We report the case of a 75-year-old woman with hypertension, dyslipidemia and atrial fibrillation who went to the emergency department due to nonspecific thoracic discomfort of over six hours duration associated with syncope. Physical examination revealed a low-amplitude arrhythmic pulse, no heart murmurs and no signs of pulmonary congestion. The ECG revealed atrial fibrillation with ST-segment elevation in V2-V6, I and aVL. The patient was transferred for emergent coronary angiography, which revealed a long stenosis in the mid-distal portion of the left anterior descending artery. The echocardiogram showed a large pericardial effusion with diffuse thickening of the myocardium. Due to worsening hemodynamics, cardiac rupture was suspected and the patient underwent urgent sternotomy and pericardiotomy with drainage of a large quantity of hematic fluid. The surgeons then identified a large, unresectable tumor occupying the distal half of the anterior portion of the heart.

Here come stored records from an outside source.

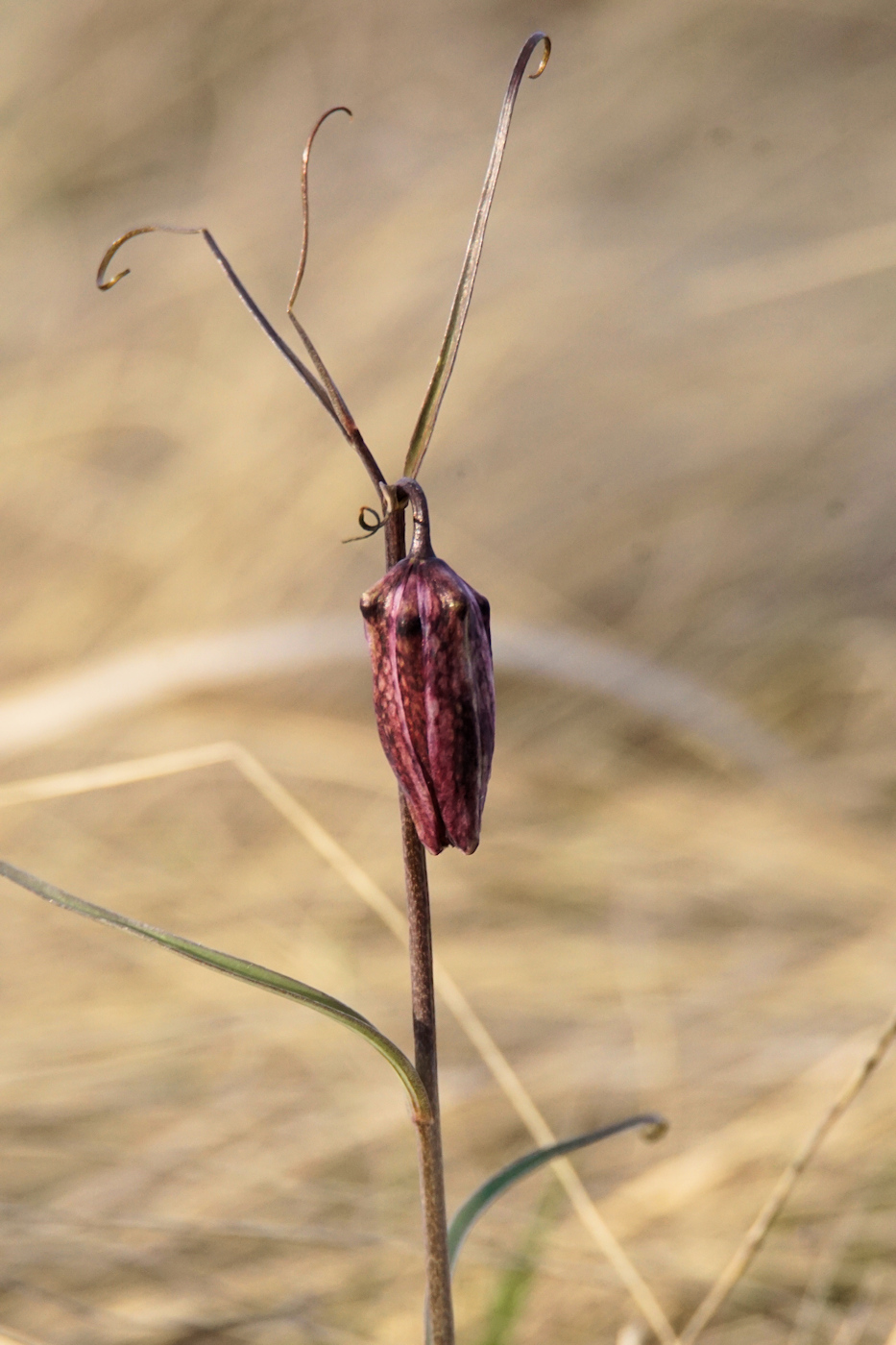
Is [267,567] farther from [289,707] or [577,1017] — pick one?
[577,1017]

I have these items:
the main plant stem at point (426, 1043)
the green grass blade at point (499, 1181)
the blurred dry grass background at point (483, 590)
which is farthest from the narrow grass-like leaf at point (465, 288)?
the blurred dry grass background at point (483, 590)

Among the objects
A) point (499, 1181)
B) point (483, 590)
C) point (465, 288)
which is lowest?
point (499, 1181)

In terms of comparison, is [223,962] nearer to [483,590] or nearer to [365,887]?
[365,887]

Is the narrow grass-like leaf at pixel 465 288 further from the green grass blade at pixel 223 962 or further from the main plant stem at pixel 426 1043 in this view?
the green grass blade at pixel 223 962

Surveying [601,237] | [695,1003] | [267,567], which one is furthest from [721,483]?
[695,1003]

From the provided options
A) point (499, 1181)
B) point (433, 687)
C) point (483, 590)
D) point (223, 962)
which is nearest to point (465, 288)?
point (433, 687)

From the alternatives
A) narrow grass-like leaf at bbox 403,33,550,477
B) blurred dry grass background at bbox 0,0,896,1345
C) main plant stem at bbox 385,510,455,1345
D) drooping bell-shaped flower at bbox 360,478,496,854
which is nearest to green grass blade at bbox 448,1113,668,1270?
main plant stem at bbox 385,510,455,1345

This is, to our knowledge, the first case report of primary pericardial mesothelioma presenting with suspected ST-elevation myocardial infarction. In this case, direct observation of the tumor led to biopsy and the final diagnosis. These are highly malignant tumors and when diagnosed are usually already at an advanced stage.
Os tumores primários do coração e pericárdio são entidades raras, com uma frequência estimada em autópsias de 0,001-0,03%. A metastização do coração e pericárdio é muito mais comum do que os tumores primários. O mesotelioma maligno do pericárdio pode atingir 50% dos casos de tumores primários do pericárdio.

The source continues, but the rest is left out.